By Bill Jones
This morning, as so often happens, I spent a considerable amount of time looking for my glasses. My wife gave me a “junk” gift, I think for father’s day, of a “Here are my glasses” ceramic holder for my desk. On the days I remember to use it, it works fine, but those other days, Jesus H. Christ.
I looked on the kitchen table, I really did. After 20 minutes of searching frustration my last option was to accuse my wife of misplacing my glasses. Clearly the problem couldn’t be me. Now the gods of accusation do not allow the use of this option lightly or freely. It only works if you are sincere in accusing someone of taking your stuff. The more adamant and strident you are in the accusation, the better it works at finding things. I no sooner finished my accusorial triade, than I looked down on the kitchen table again and there they were. This is where the gods exact their toll; I have to slink home tonight and munch some bigtime crow. Still, it is near Halloween, crow and pumpkin go together, don’t they?
This is a small study of autumn leaves on a pond just outside of Victor, Idaho.

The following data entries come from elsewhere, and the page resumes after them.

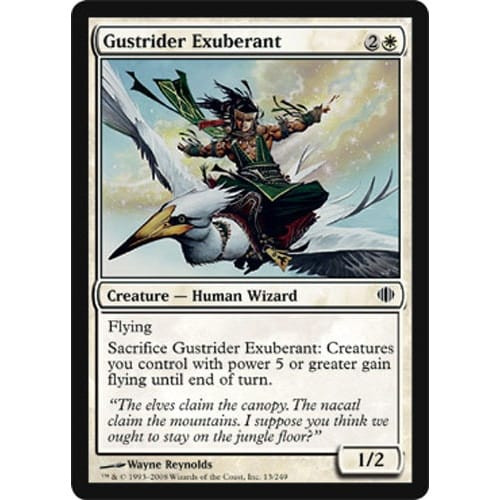 Gustrider Exuberant | Shards of Alara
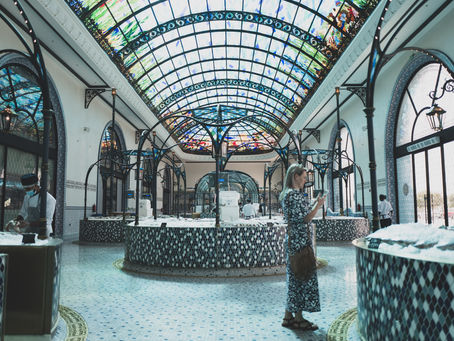 Chabrat Fish Market in Mina District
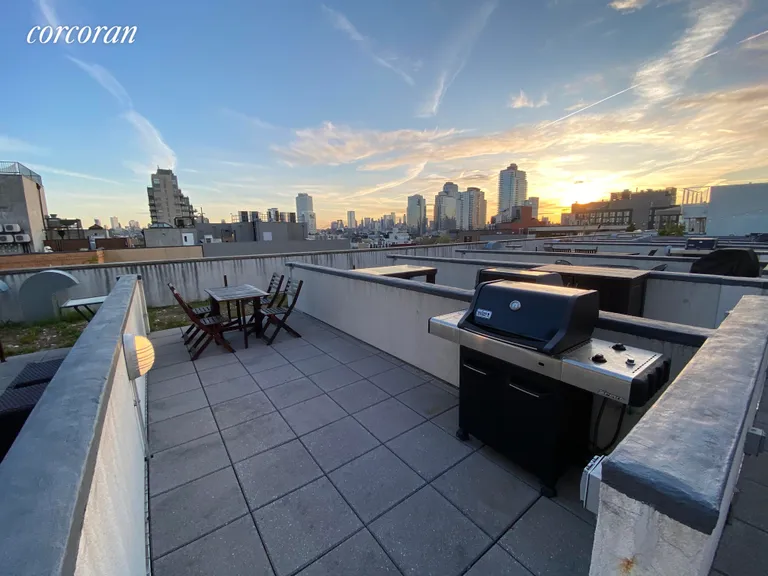 New York City Real Estate | View 125 North 10th Street, S3E | Private Rooftop Cabana with Spectacular Views | View 10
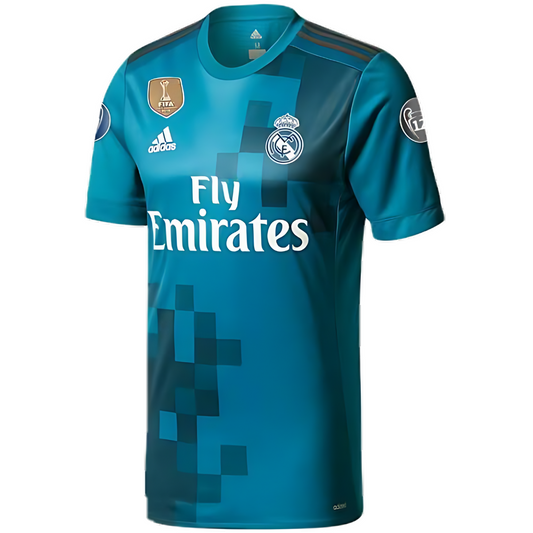 RONALDO 7 REAL MADRID THIRD SHIRT 17/18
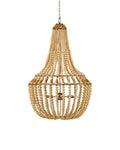 CURREY & COMPANY, PENELOPE BEIGE CHANDELIER, CHANDELIER LIGHT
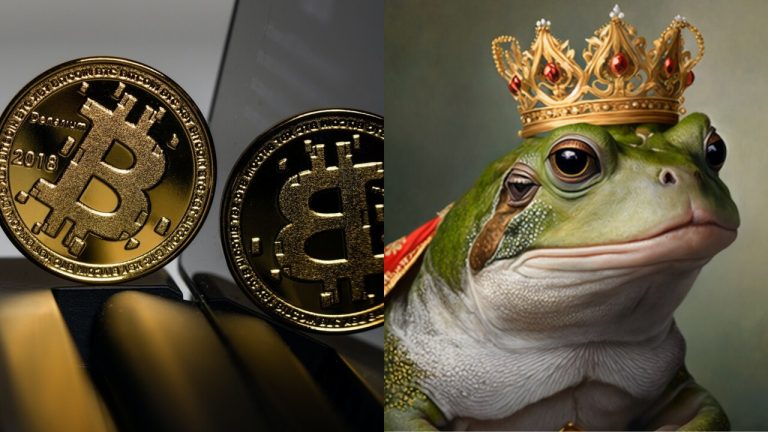 Bitcoin vs. PEPE: Eine vergleichende ROI-Prognose für 2023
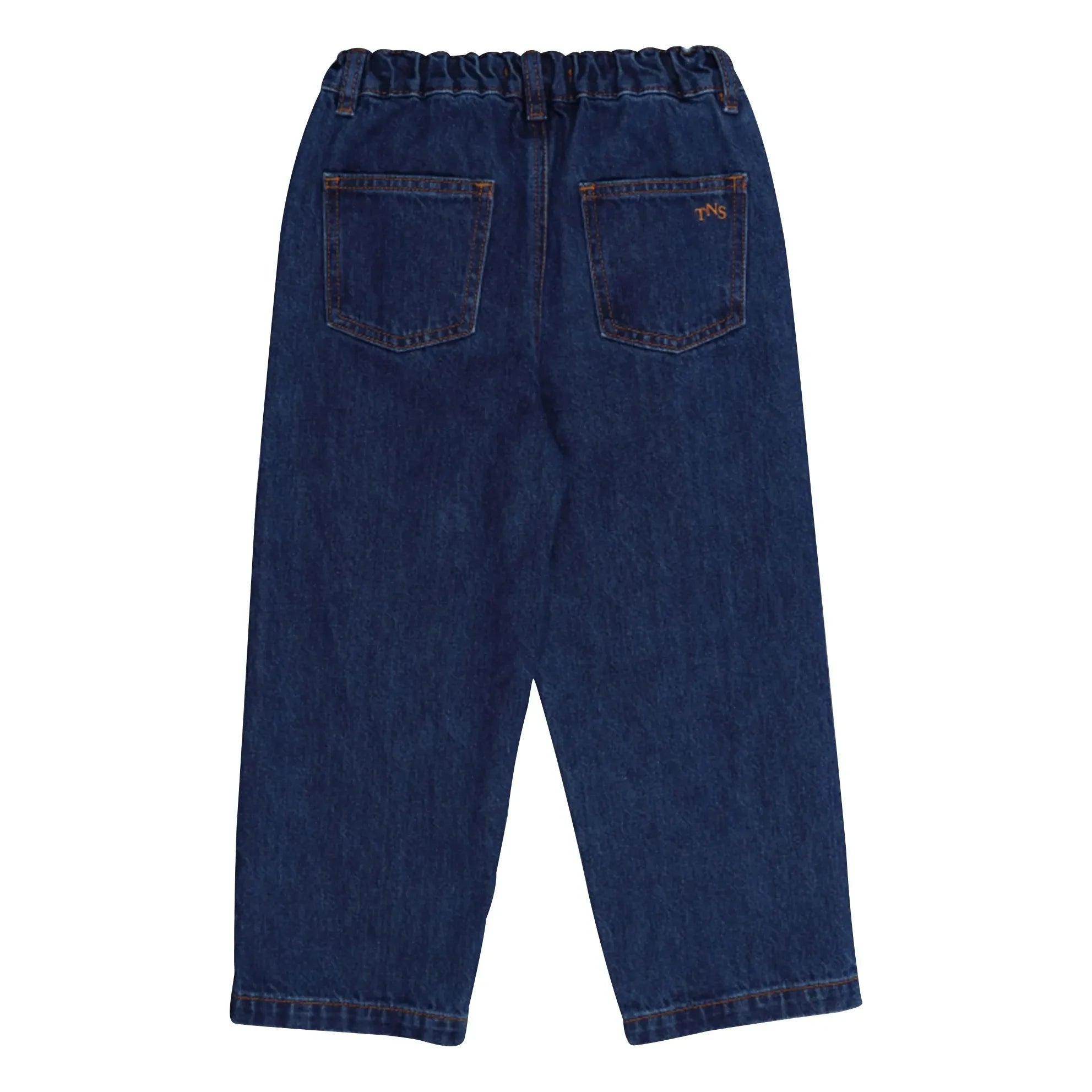 the new society - Organik Pamuklu Baggy Jean | Denim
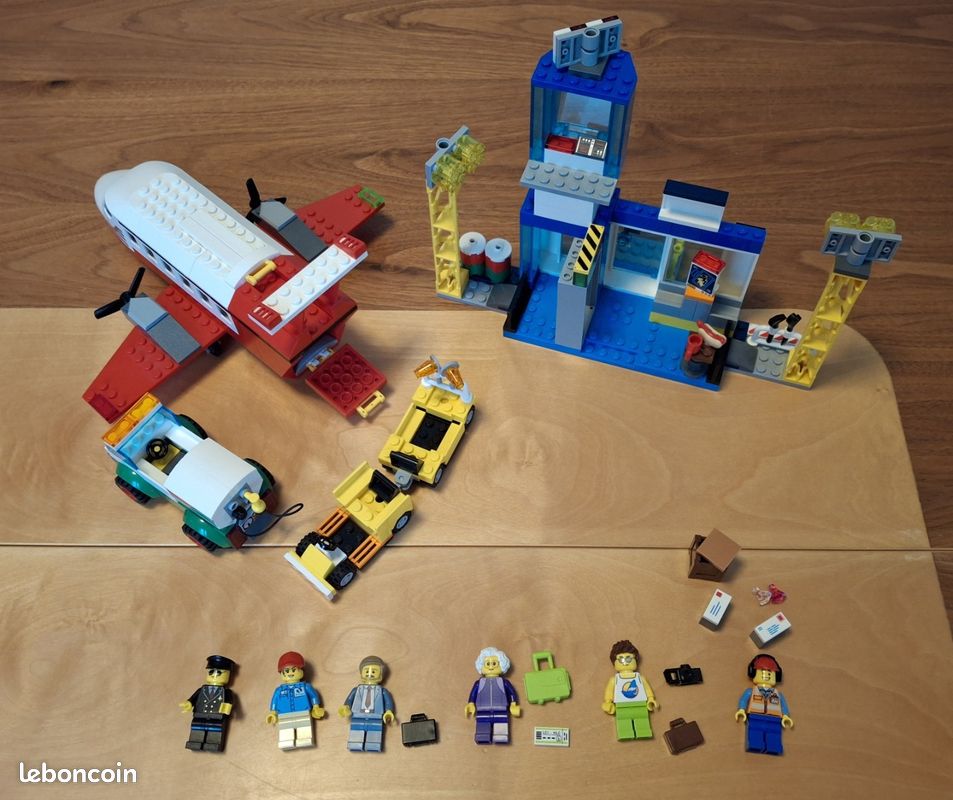 City 60260 60260 Air Race Lego 60260 Instructions LEGO 60260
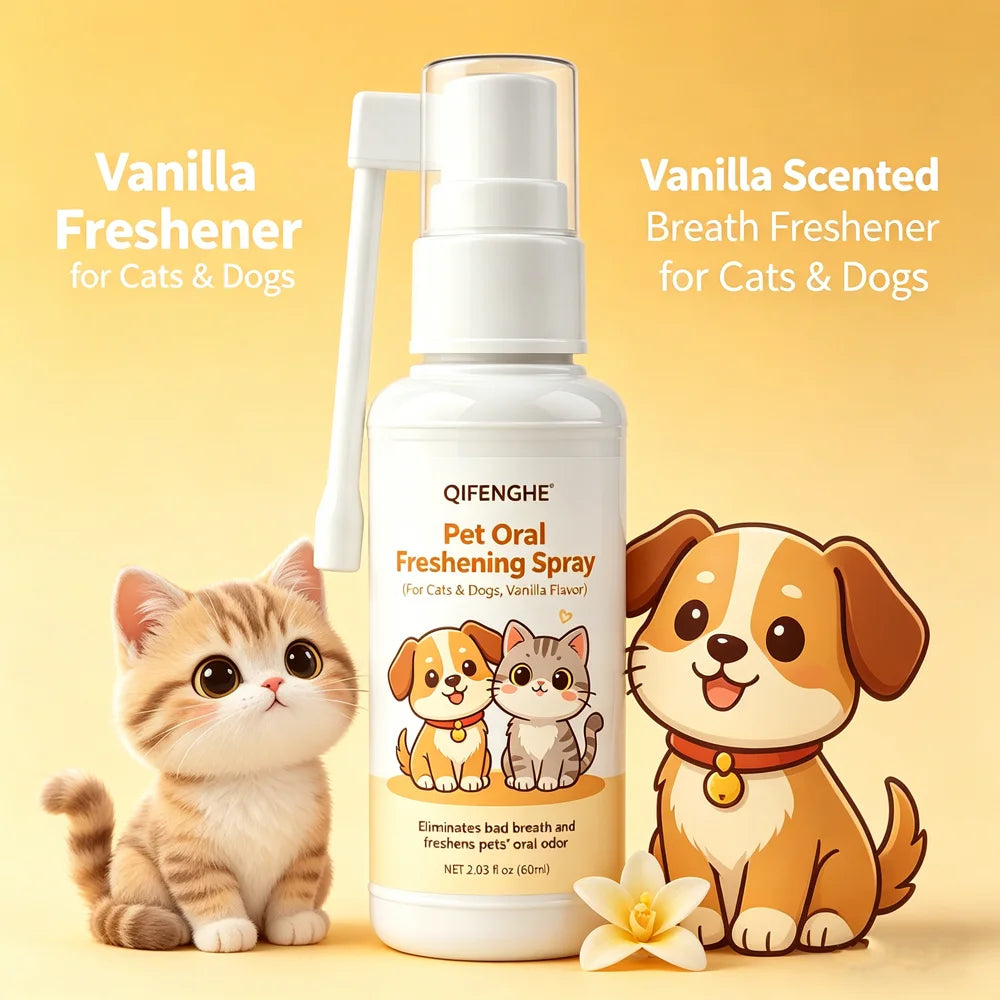Spray Haleine Fraîche Animaux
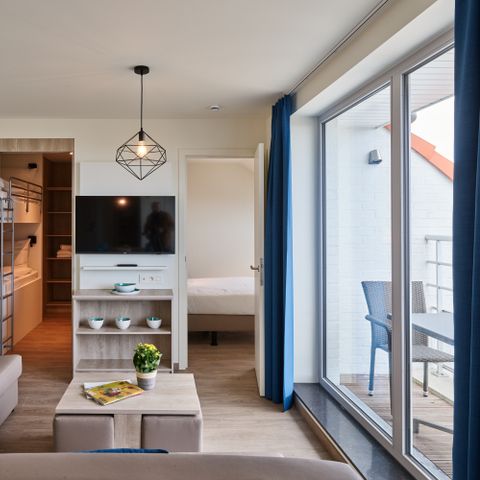 APPARTEMENT 6 personen - Suite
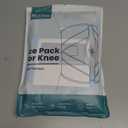 Knee Ice Pack Wrap (1 Pack) - Adjustable Ice Pack for Knees Surgery, Replacement, Arthritis Pain, ACL, Sports Injuries, Post Surgery, for Long Duration - 1 Pack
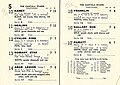 Starters and results of the 1954 Cantala Stakes.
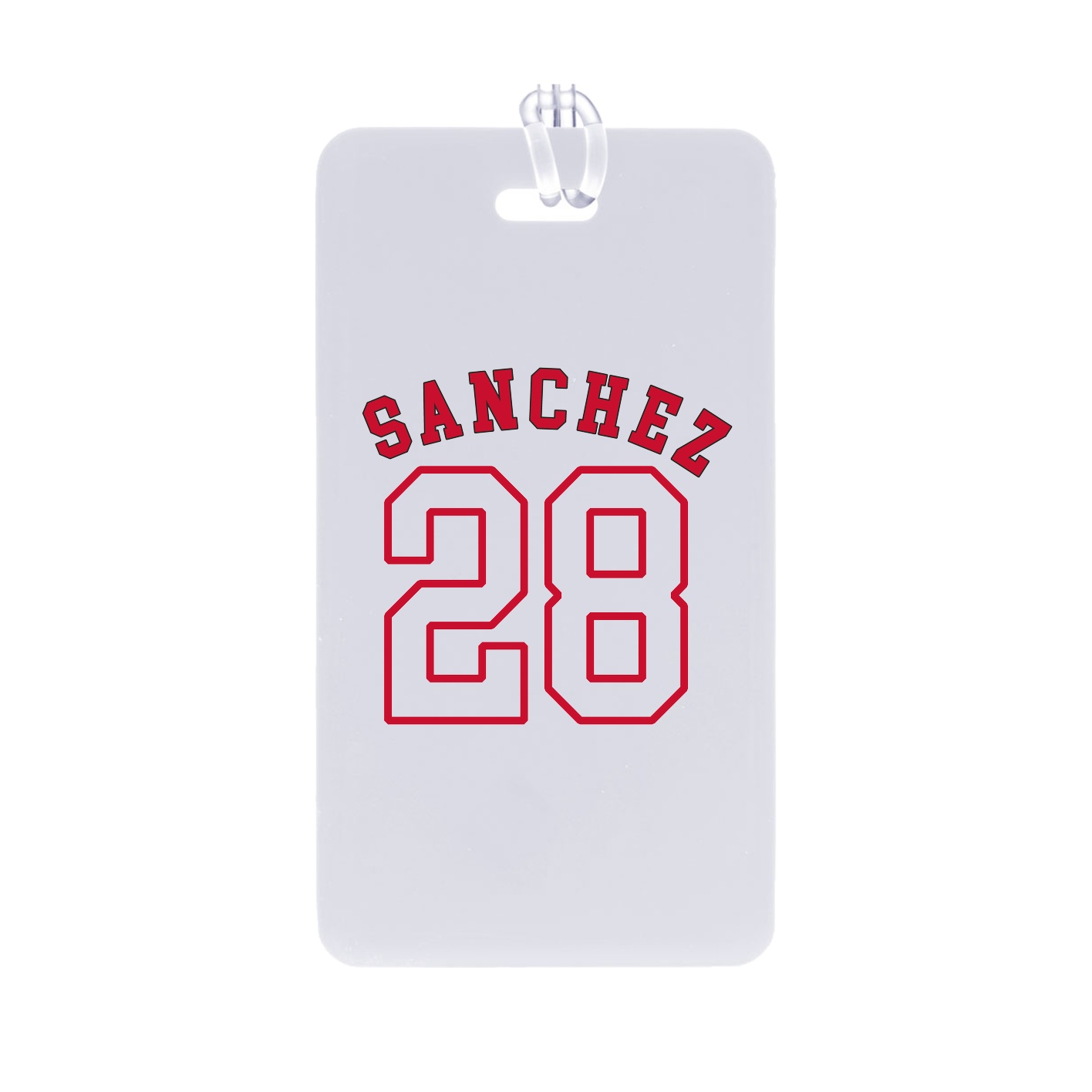 Bag Tag — Shirsey Arch in Classic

In case this is not drawn/painted any better than my cows, the yellow things are the leaves. There were trout visible swimming in the shallow water and I initially tried to include one in the painting. The damn thing would not hold still and as you might have figured out from my glasses episode, my memory isn’t very good. Thus I could not paint the fish after it swam from view. What I ended up with looked like a floating stick so I painted it out.